It is no longer an HR gadget or a communication posture. Reverse mentorship is gradually installed in the practices of French leaders as a tool for monitoring, strategic adaptation and sometimes even managerial transformation. By giving the floor to the youngest in a logic of upward transmission, some business leaders experience a voluntary reversal of roles, to remain connected to uses and sensitivities that they do not always share instinctively.
A strategic necessity more than a symbolic gesture
At Orange, the reverse mentoring program was formalized in 2013 under the leadership of the DRH Brigitte Dumont, before being extended to several hierarchical levels. The initial objective: to help managers better understand the digital codes of incoming generations. But logic has evolved. Today, it is as much a question of integrating reflexes linked to digital sobriety or transparency as to acquire technical skills. The company assumes that some leaders over 50 can learn from a 23 -year alternating, provided that the exchange framework is structured, confidential and recognized.
This type of initiative exceeds the simple image effect. It is part of a logic of benevolent confrontation with the dominant representations within the management committees. Far from “labs” or other internal incubators, this is an individual work, over time, between two people of different generations and statutes.
An intellectual opening effect for experienced leaders
In 2021, the Mazars France firm launched an inverted mentoring experiment with a group of young voluntary employees. One of the partners, interviewed in Le Figaro Economy, recognized that the exercise had shaken some of its certainties in terms of working time and relation to the hierarchy. “What I was taking for casualness was actually a expectation of clarity on the meaning of tasks.” This questioning resulted in concrete managerial adjustments, especially on the conduct of internal meetings.
The impact is not immediate but cumulative: by dint of exposing leaders to direct and not filtered returns, these exchanges gradually modify their reading grid of social, digital or environmental issues. A collateral, but assumed effect, also consists in changing the relationship to power and authority in very verticalized organizations.
A practice that extends to the public sector
Reverse mentoring is not limited to large private companies. In 2022, the Paris town hall launched an experiment with its senior administrative executives. For six months, young agents of the city accompanied directors on subjects linked to digital uses, inclusion or non -hierarchical communication. The objective was to expand the managerial vision of very institutional profiles. The project, carried out by the HRD of the community, was renewed in 2023.
Same logic on the side of the National School of Administration (ex-ENA), where an experimental module was integrated into the upper improvement cycle, with exchanges between young graduates of Sciences Po and senior officials in office.
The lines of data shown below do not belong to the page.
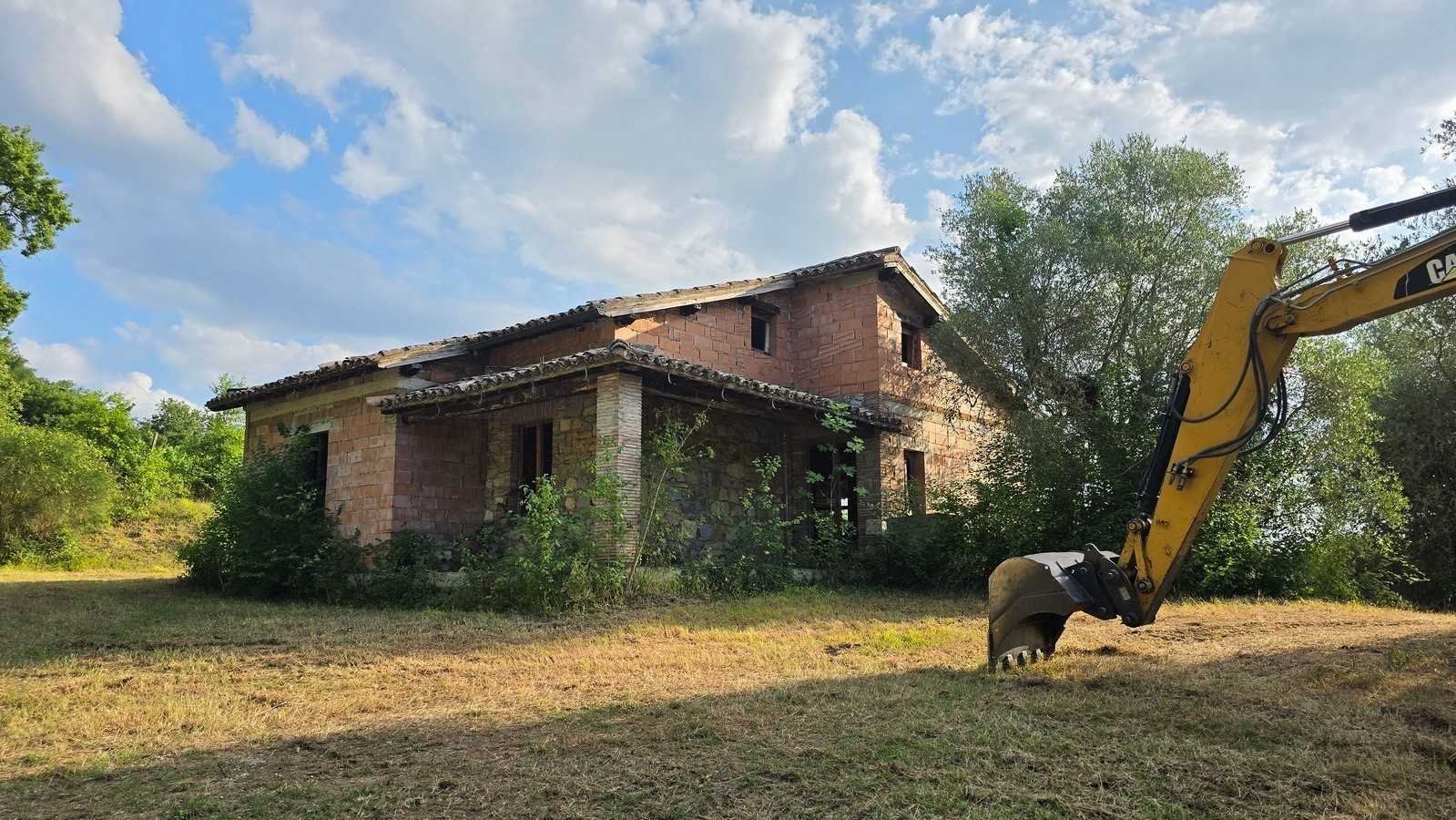  - foto 19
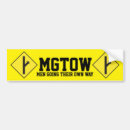 Recherche de équipe voiture autocollants Pour lui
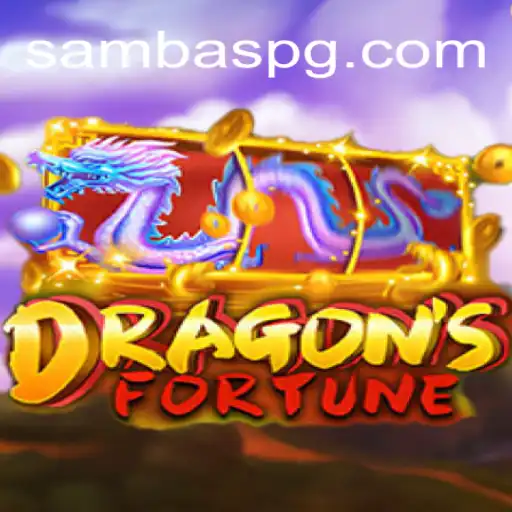 DragonFortune: Aventura e Estratégia no Mundo de Fantasia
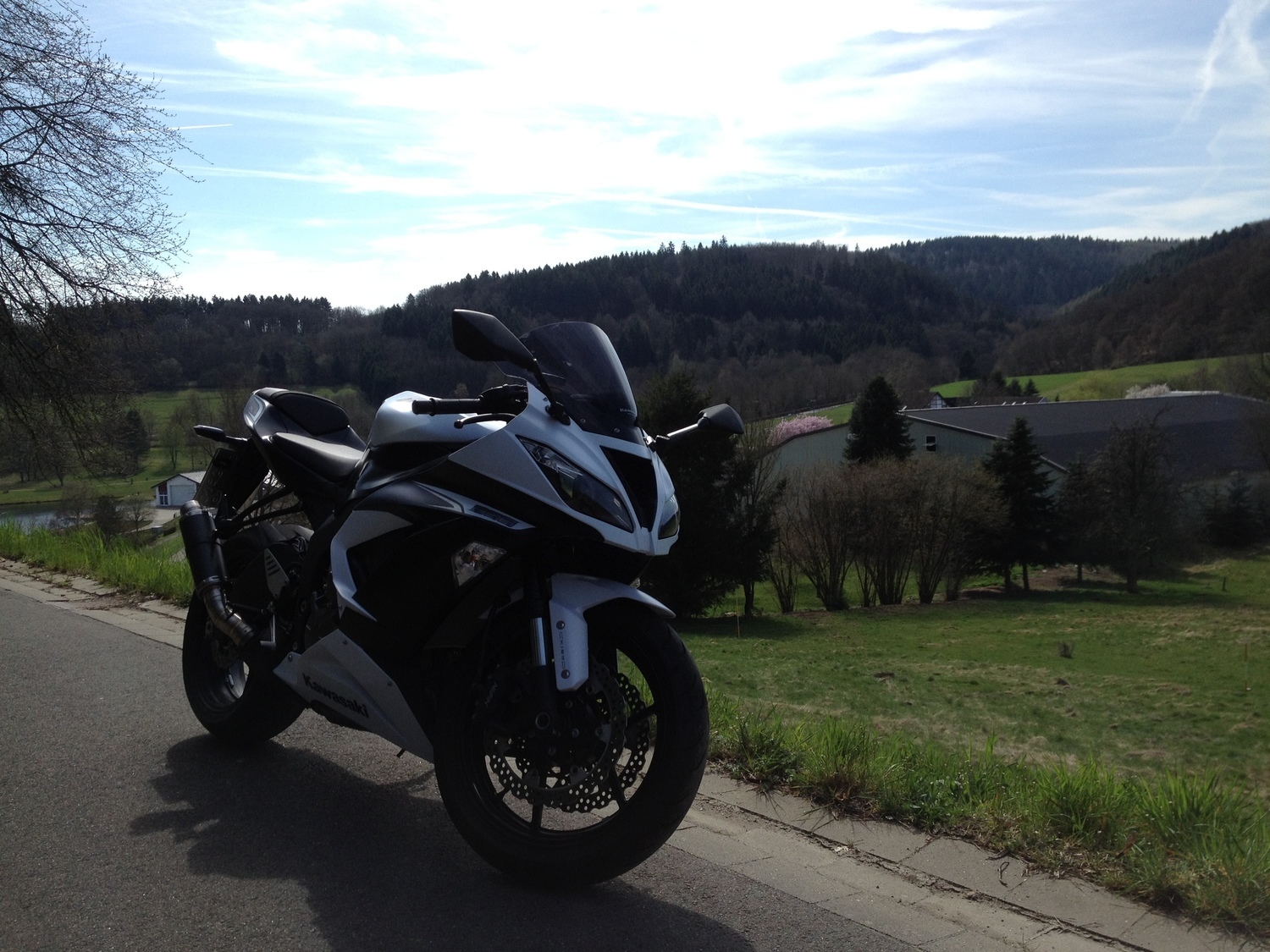 Bike Photo 2800103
Again, it is a question of creating a structured dialogue space where ancient habits can be jostled without losing face.
A demanding role in reversal for young mentors
For young professionals involved, the posture of “mentor” vis-à-vis a leader supposes a subtle learning. At BNP Paribas, where the device was deployed in certain business directions, juniors are trained in speaking, management of silences and active listening even before their first session. The supervision is provided by internal coaches to avoid clumsiness and guarantee a framework of confidence.
This preparation is essential: it is not a question of criticizing, but of opening a field of reflection. Some mentors report that the first sessions are often marked by mutual discomfort, quickly lifted by the recognition of the utility of the exchange. The leader, for his part, discovers another way of questioning his own reference system without giving up his role.
A Welcome to Professional Certitudes
In an interview with the digital factory in 2020, Frédéric Mazzella, founder of Blablacar, explained that he had integrated an inverted mentoring format in his own driving mode, by bringing together a group of young volunteers each month. The idea: testing your intuitions produced, challenging the proposals of the Comex and identifying blind spots. This format, informal but regular, has become a ritual of strategic adjustment as much as a cultural connection tool with new entrants.
This testimony illustrates an emerging trend: leaders are waiting for transmission only in a sense. They recognize that the expectations of the younger generations are not simple HR trends, but strong signals to integrate in their own way of deciding, of managing, listening.
Towards a cross learning more than a reversal of power
Reverse mentoring does not pretend to reverse the roles, but rebalance the looks. He offers managers a double posture: that of a listening decision -maker, and a professional in permanent learning. If the system is still marginal, it gains in maturity and leaves the anecdotal framework to become a lever of personal and organizational evolution.
In 2023, the Makesense platform launched an experiment with several SMEs partners, in which managers are accompanied on CSR issues by young people from the Jobs That Makesense program. The initiative has enabled several bosses to review their commitment policy and redefine their role in terms of transition. Proof that by reversing the roles, we sometimes also reverses the meaning of priorities.